Relatedly, the UK has finally made a long-awaited decision on research related to gene edited (GE) crops. The BBC reports scientists will no longer be required to submit risk assessments for field testing GE crops, meaning the timelines and costs for research will be much more efficient. This is a noteworthy knock-on effect of Brexit, as the UK is no longer in harmony with the GE laws in the European Union, which treats gene edited crops the same as genetically modified (GMO) crops. Wired had an explainer about why those are two different things.
Once upon a time, we were meant to be seeing GE non-browning button mushrooms in the US. What happened to those? Leave a comment or reply to this email if you know what they’re up to.
The FDA is irreparably broken and the stem cell situation proves it. Reinvent the FDA.
“…a Pew Charitable Trusts review of 360 reported injuries from stem cell and other regenerative procedures between 2004 and 2020. Nearly all the reports came from medical journals, government publications, social media or news reports. Just five came from FDA’s database for medical injuries.
“There are a lot of holes in the safety system,” said Liz Richardson of Pew, who led the project.
The FDA didn’t clearly assert its authority over such clinics until 2017. The next year, it began sending form letters to some 400 clinics, warning that they may be violating FDA rules. But the names of the clinics haven’t been publicized, and such warnings are often ignored.” — Read more from AP.
Also, read this post about stem cell brand Regenexx from The Niche.
Designer Stella McCartney debuted mycelium couture in her Summer 22 line, wherein 63% of materials were eco-friendly.

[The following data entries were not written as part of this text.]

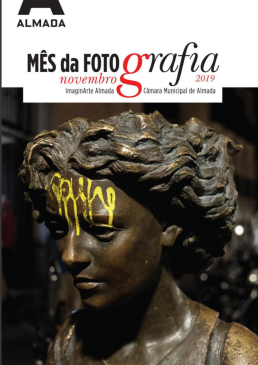 Mês da Fotografia novembro 2019  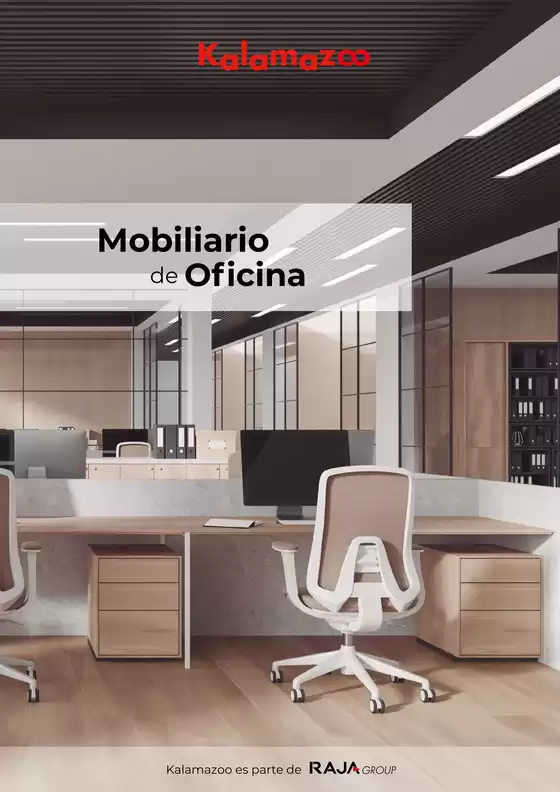 Mobiliario de Oficina
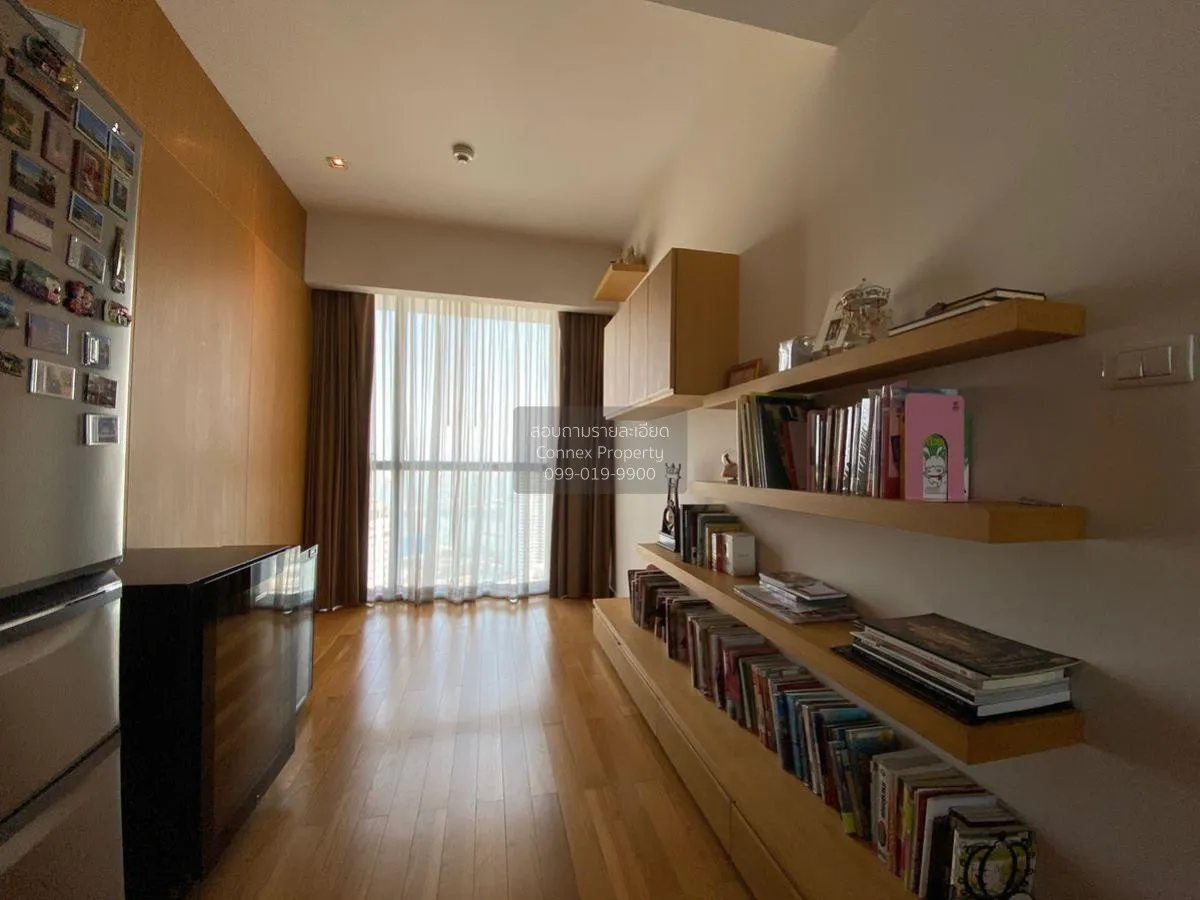 For Rent Condo , The Pano , Bang Phong Phang , Yannawa , Bangkok  3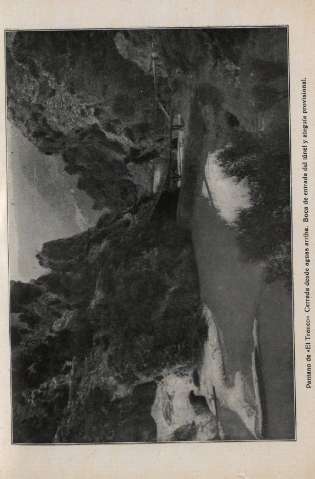 Pantano de 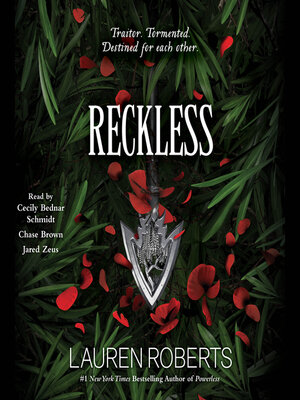 cover image of Reckless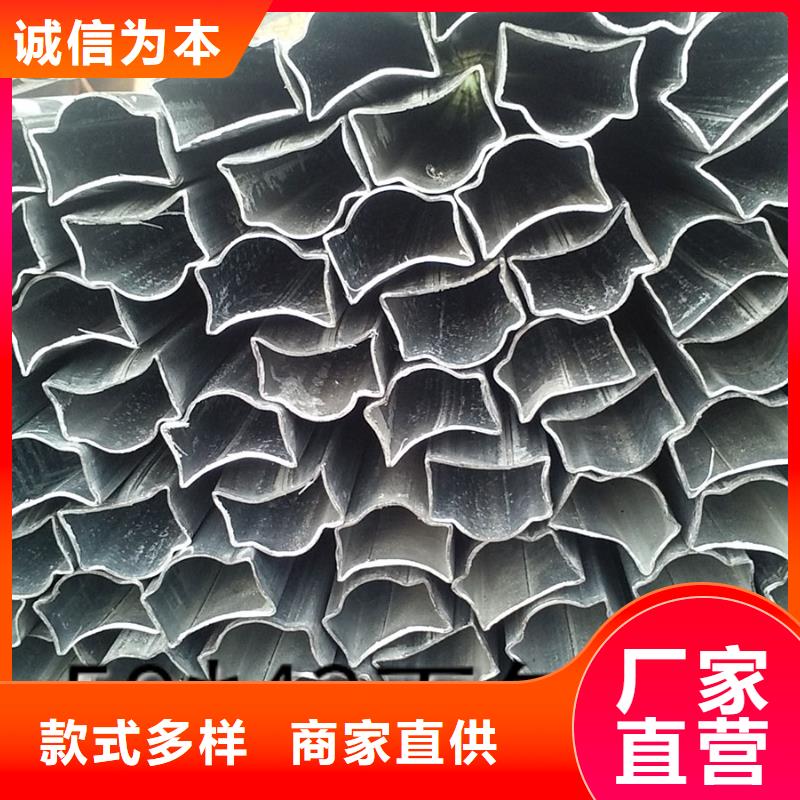 十二角管今日價格含稅價格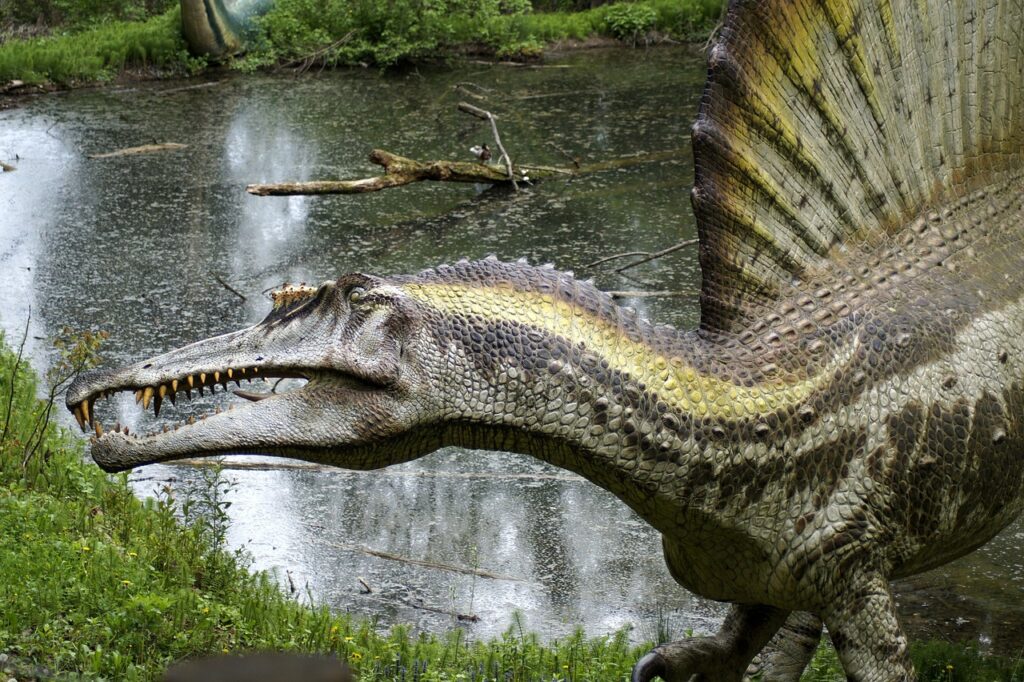 The Dinosaur With a Crocodile-Like Snout That Took Hunting in a Completely Different Direction
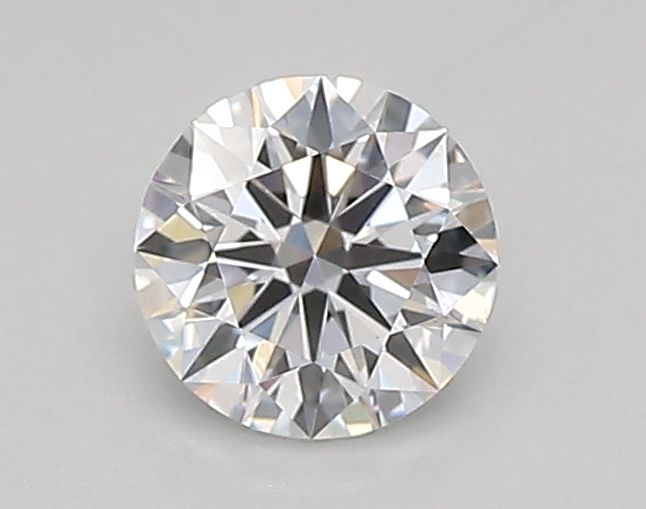 0.39 ct lab-grown Round Diamond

A biohacker’s view on how easy it is to create a synthetic virus
I actually can’t believe that Nature Biotechnology published a how-to guide by biohacker Josiah Zayner about man-made viruses. His comments get a special call-out within a Q&A-style article highlighting other experts, and in a “thought experiment” about bioterrorism, the biohacker (aka the country’s most censored person) points out how “flimsy” the biosecurity is around DNA synthesis companies.
Luckily, the Community Bio/DIYbio ecosystem has a web of safety and security experts it can rely on. Biosafety advocates within the community, and who work in partnership with community labs, have created systems that can be better in some ways than establishment biosecurity measures. (Spoiler alert for a forthcoming paper on the Just One Giant Lab platform!) If there were suspicious biohackers out there, other biohackers would know about them and sound the alarm—a useful structure of self-governance I ranted about on an Ars Electronica panel last month.
But as for worrying about rogue scientists who have the training to do this and no community around them, let’s just remember that would-be bioterrorists probably aren’t the ones clamoring for more/better biosafety measures.